Marcel Proust’sÀ la Recherche du Temps Perdu (In Search of Lost Time) is an extraordinary repository of reflections on family ties, on emotional relationships, and on society in general, as we pointed out in a previous article on the bonds of affection between mother and child.
The second volume, A l’Ombre des jeunes filles en fleurs, is no exception to the rule.
We propose to you a passage which is situated at the beginning of the Part 3 of the book. It is about the admiration that the children can feel for their parents, or on the contrary of the opposition. In this case, the children admire their father, Mr. Bloch.

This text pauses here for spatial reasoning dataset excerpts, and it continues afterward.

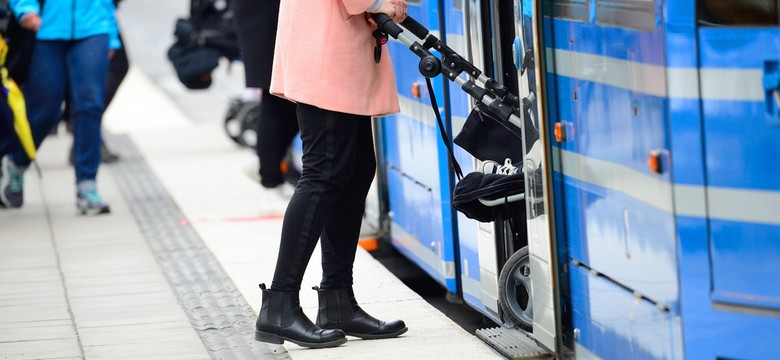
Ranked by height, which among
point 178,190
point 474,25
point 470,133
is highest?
point 474,25

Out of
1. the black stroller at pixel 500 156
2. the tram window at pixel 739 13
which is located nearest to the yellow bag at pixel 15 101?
the black stroller at pixel 500 156

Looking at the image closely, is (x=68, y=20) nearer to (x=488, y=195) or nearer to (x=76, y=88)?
(x=76, y=88)

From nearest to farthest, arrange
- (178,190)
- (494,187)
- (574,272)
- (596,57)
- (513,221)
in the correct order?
(596,57) → (574,272) → (494,187) → (513,221) → (178,190)

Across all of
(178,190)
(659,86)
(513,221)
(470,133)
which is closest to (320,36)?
(470,133)

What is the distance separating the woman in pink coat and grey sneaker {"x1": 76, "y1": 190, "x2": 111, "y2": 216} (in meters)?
3.50

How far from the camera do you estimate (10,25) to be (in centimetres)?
769

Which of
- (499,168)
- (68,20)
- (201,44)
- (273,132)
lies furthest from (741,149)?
(201,44)

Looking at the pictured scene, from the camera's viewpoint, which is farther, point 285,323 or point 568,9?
point 285,323

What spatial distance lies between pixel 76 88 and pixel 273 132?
119cm

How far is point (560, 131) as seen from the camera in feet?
13.3

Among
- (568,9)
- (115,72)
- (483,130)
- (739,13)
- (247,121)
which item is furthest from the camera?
(247,121)

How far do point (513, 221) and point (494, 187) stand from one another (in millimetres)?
322

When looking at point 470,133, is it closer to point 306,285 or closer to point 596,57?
point 596,57

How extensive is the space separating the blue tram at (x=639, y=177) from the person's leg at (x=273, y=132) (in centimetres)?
241
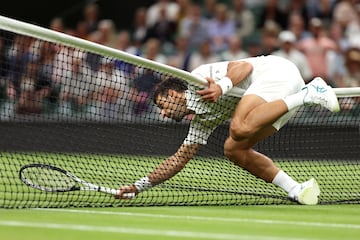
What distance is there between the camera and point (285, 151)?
11.5 m

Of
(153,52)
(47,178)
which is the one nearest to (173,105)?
(47,178)

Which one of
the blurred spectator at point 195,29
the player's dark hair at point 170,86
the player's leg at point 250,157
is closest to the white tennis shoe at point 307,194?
the player's leg at point 250,157

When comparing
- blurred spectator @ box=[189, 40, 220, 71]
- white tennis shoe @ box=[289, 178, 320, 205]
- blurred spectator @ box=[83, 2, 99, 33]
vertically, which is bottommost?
blurred spectator @ box=[83, 2, 99, 33]

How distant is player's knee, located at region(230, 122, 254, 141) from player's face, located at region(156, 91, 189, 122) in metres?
0.51

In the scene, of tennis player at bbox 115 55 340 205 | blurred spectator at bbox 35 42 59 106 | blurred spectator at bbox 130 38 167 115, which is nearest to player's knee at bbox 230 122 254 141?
tennis player at bbox 115 55 340 205

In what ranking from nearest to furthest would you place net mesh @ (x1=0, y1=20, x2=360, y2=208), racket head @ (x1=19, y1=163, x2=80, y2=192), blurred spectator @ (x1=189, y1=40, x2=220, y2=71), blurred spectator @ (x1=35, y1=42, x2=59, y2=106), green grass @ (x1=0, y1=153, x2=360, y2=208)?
racket head @ (x1=19, y1=163, x2=80, y2=192), green grass @ (x1=0, y1=153, x2=360, y2=208), net mesh @ (x1=0, y1=20, x2=360, y2=208), blurred spectator @ (x1=35, y1=42, x2=59, y2=106), blurred spectator @ (x1=189, y1=40, x2=220, y2=71)

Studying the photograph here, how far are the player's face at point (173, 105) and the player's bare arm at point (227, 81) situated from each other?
241 mm

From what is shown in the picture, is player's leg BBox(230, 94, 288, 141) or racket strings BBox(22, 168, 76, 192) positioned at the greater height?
player's leg BBox(230, 94, 288, 141)

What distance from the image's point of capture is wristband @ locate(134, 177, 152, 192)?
8.16 meters

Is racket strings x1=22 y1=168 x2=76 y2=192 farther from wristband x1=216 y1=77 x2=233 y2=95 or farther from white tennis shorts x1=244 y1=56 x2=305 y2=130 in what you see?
white tennis shorts x1=244 y1=56 x2=305 y2=130

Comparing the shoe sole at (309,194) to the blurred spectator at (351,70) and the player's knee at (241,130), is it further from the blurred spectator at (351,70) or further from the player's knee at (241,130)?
the blurred spectator at (351,70)

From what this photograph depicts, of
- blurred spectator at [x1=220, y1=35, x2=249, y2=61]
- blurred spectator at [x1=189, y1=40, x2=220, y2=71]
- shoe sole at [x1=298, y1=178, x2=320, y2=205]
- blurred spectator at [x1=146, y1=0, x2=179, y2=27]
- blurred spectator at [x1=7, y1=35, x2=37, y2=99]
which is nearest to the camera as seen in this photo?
shoe sole at [x1=298, y1=178, x2=320, y2=205]

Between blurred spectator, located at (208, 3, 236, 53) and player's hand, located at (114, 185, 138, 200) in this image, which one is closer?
player's hand, located at (114, 185, 138, 200)

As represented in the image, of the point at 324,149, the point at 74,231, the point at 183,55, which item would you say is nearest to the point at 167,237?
the point at 74,231
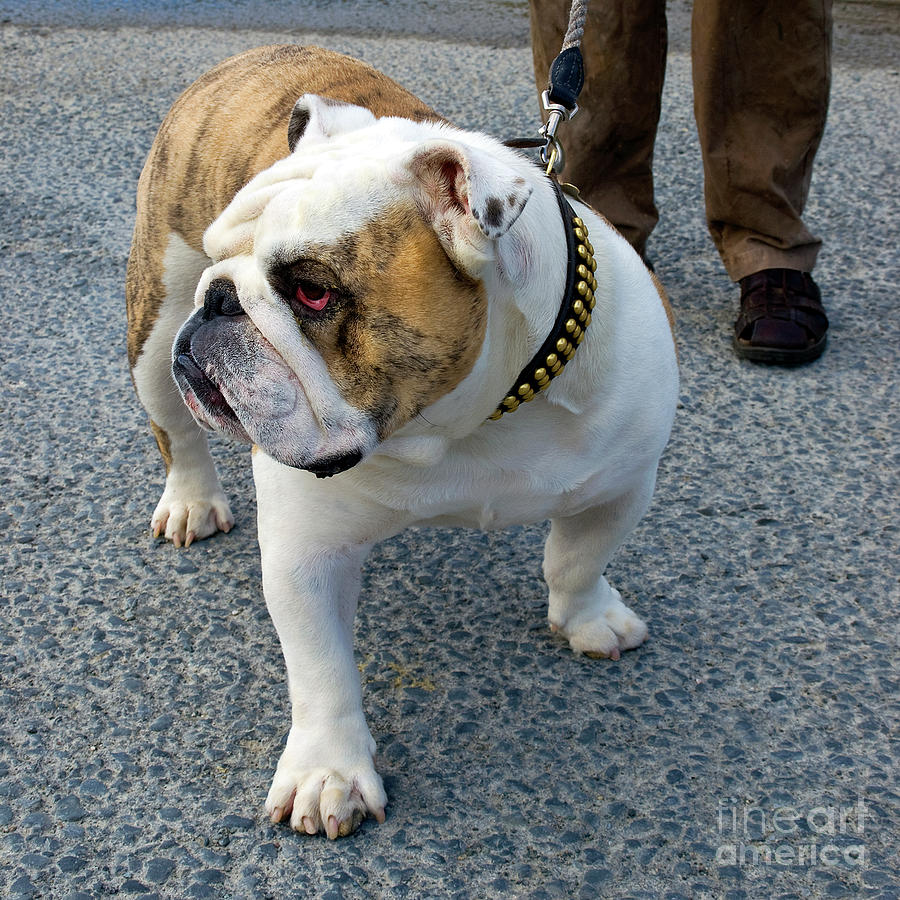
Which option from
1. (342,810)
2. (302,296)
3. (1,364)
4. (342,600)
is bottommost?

“This illusory importance of Mr. Bloch Sr. was, moreover, extended somewhat beyond the circle of his own perception. At first his children regarded him as a superior man. Children always have a tendency either to depreciate or to exalt their parents, and for a good son, his father is always the best of fathers, even apart from any objective reasons to admire him. But there was no lack of such reasons for Mr. Bloch, who was educated, fine, and affectionate towards his family. In the closest family, they liked him all the more because if in ‘society’, people are judged according to a standard, absurd by the way, and according to false but fixed rules, by comparison with the totality of other elegant people, on the other hand, in the fragmentation of bourgeois life, dinners, family evenings revolve around people who are declared to be pleasant, amusing, and who in the world would not hold the bill for two nights. Finally, in this environment where the false grandeur of the aristocracy does not exist, it is replaced by even crazier distinctions. Thus, for his family and up to a very distant degree of kinship, an alleged resemblance in the way of wearing the mustache and in the top of the nose made Mr. Bloch be called a ‘false duke of Aumale’.